Photo: CNSA / New China / AP / TT

Photograph taken with Chang’e-5’s panoramic camera, which distorts perspective to get more of the scenery around the lander in the “Ocean of Storms.”

The Chinese probe Chang’e-5 has been working unexpectedly fast in the lava plain of the Stormarnas ocean on the moon. A full Earth day before the set time, all mineral samples are collected, announces the space agency CNSA.

Thus, the next risky part of China’s prestigious project on the moon is carried out: for the landing craft to take off again, connect to the orbiting spacecraft, and send the samples back to Earth.

If successful, China will join the exclusive club of nations that have rescued and brought material from the moon here, a society that includes only the United States and the then Soviet Union since the expeditions of the 1960s and 1970s.

Chang’e-5, named after the Chinese goddess of the moon, landed in the previously unexplored area of ​​the Oceanus Procellarum (“Ocean of Storms”) on the moon on Tuesday.
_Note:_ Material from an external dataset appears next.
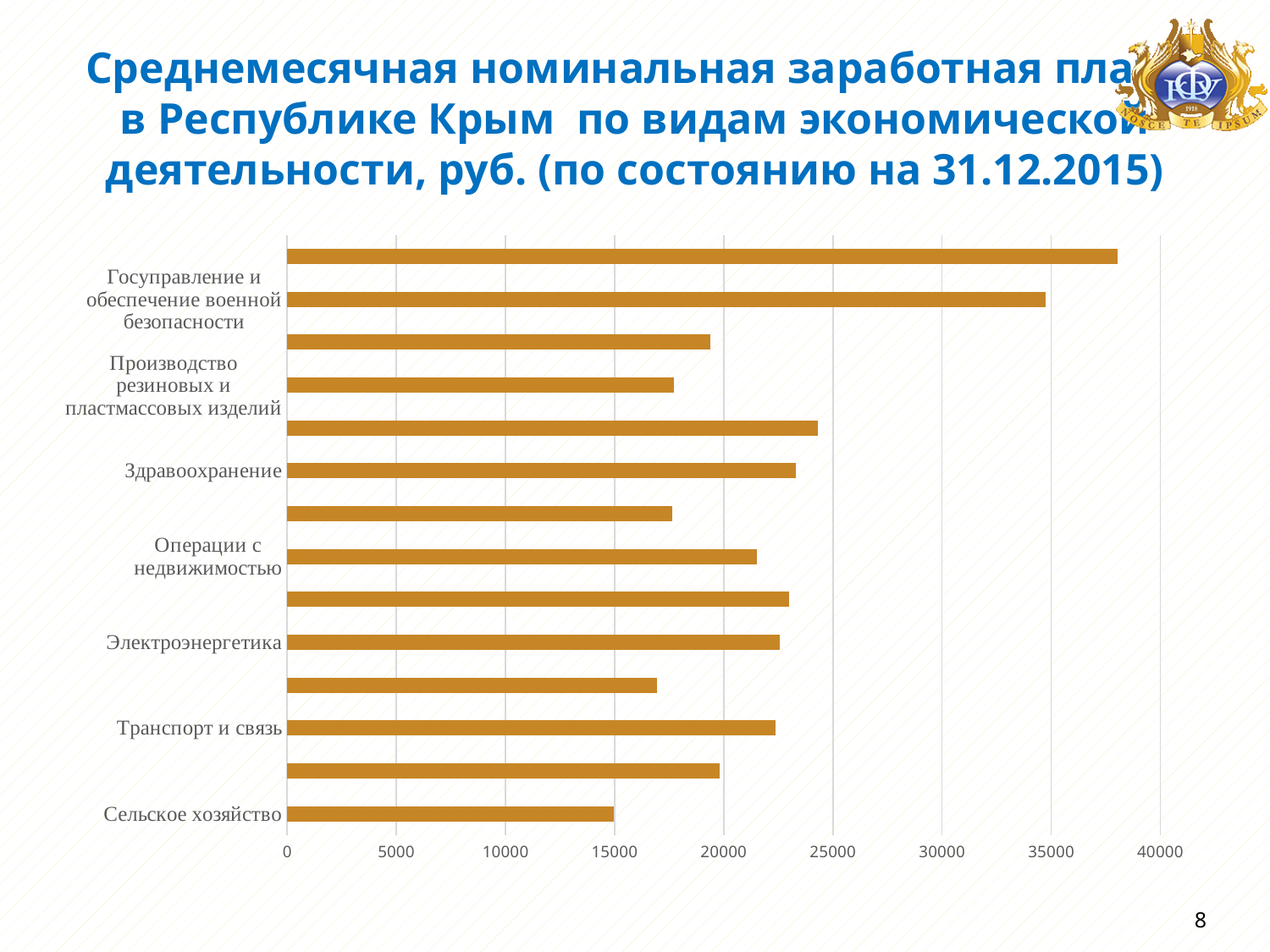
Which has the larger value, Здравоохранение or Производство резиновых и пластмассовых изделий? Здравоохранение What is the highest value shown on the horizontal axis of the chart? 40000 Which has the larger value, Госуправление и обеспечение военной безопасности or Сельское хозяйство? Госуправление и обеспечение военной безопасности What kind of chart is shown on the slide? bar chart Is the value for Транспорт и связь greater or less than 25000? less Which category has the lowest value in the chart? Сельское хозяйство How many bars are plotted in the chart? 14 Is the value for Производство резиновых и пластмассовых изделий greater or less than 20000? less Is the value for Электроэнергетика greater or less than 20000? greater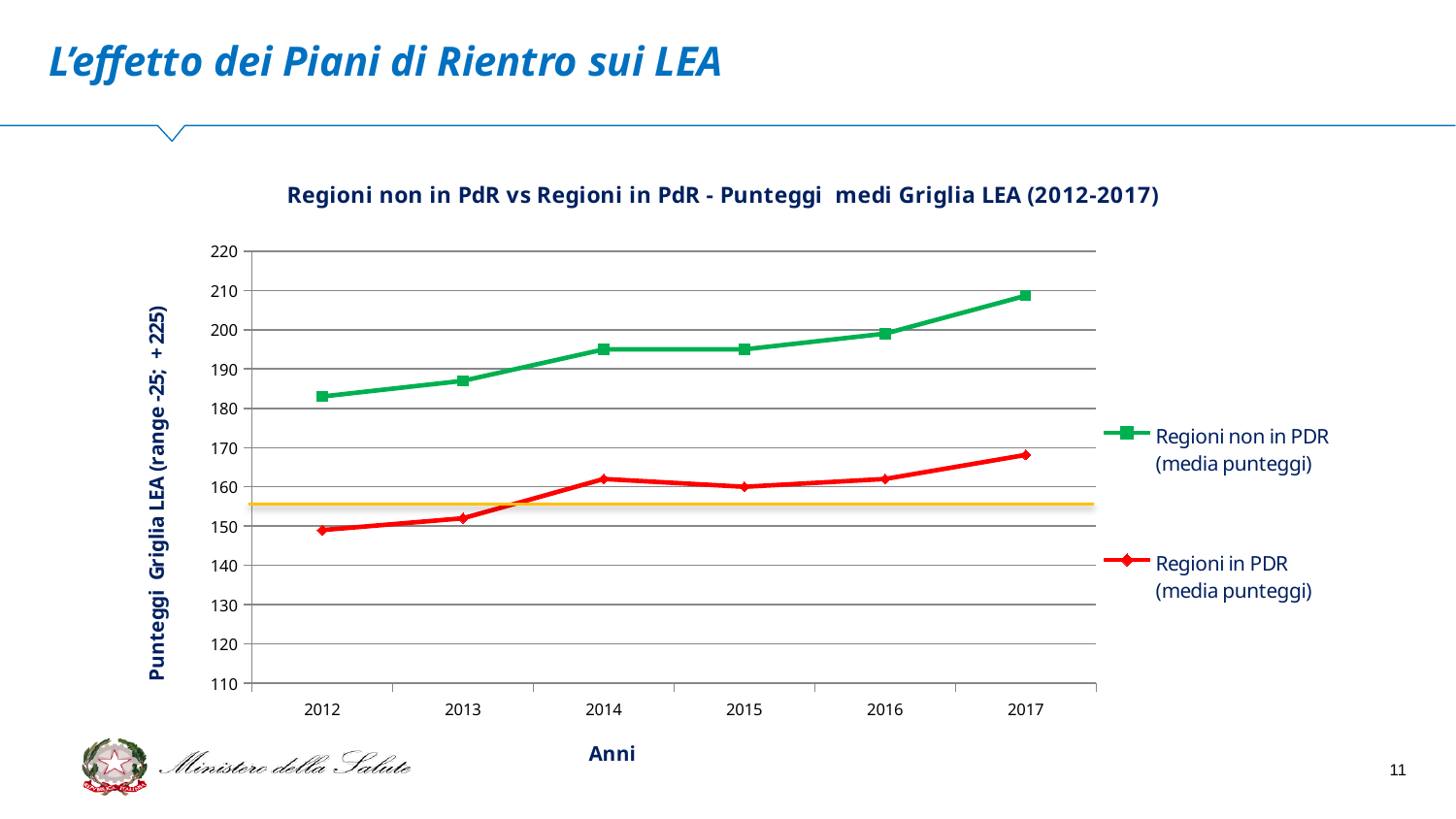
What kind of chart is shown on the slide? line chart What is the title of the chart? Regioni non in PdR vs Regioni in PdR - Punteggi medi Griglia LEA (2012-2017) Do the values for Regioni in PDR (media punteggi) generally rise or fall from 2012 to 2017? rise How many years are plotted along the x axis? 6 In which year is the value for Regioni non in PDR (media punteggi) highest? 2017 Is the value for Regioni in PDR (media punteggi) in 2017 greater or less than 160? greater Is the value for Regioni non in PDR (media punteggi) in 2017 greater or less than 200? greater In which year is the value for Regioni in PDR (media punteggi) lowest? 2012 Is the value for Regioni in PDR (media punteggi) in 2012 greater or less than 160? less How many series does the legend list? 2 In 2012, which series has the larger value: Regioni non in PDR or Regioni in PDR? Regioni non in PDR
China has posted videos of the landing, released by Western industry journalists, showing the probe flies flat, slows down and adjusts its position before fading into the gravel.

Experts have described the simple act of landing and taking off in a controlled manner on the moon as extra difficult challenges for those countries that want to call themselves space powers. Many have tried and many have failed, including the United States and the Soviet Union at first, and in recent years, among others, India and Israel.

If Chang’e-5 manages to withdraw and land in Inner Mongolia in mid-December, it will be the first time since 1976 that humanity has received minerals from the moon. These samples are also considered very interesting because they come from a part of the lunar surface not previously visited.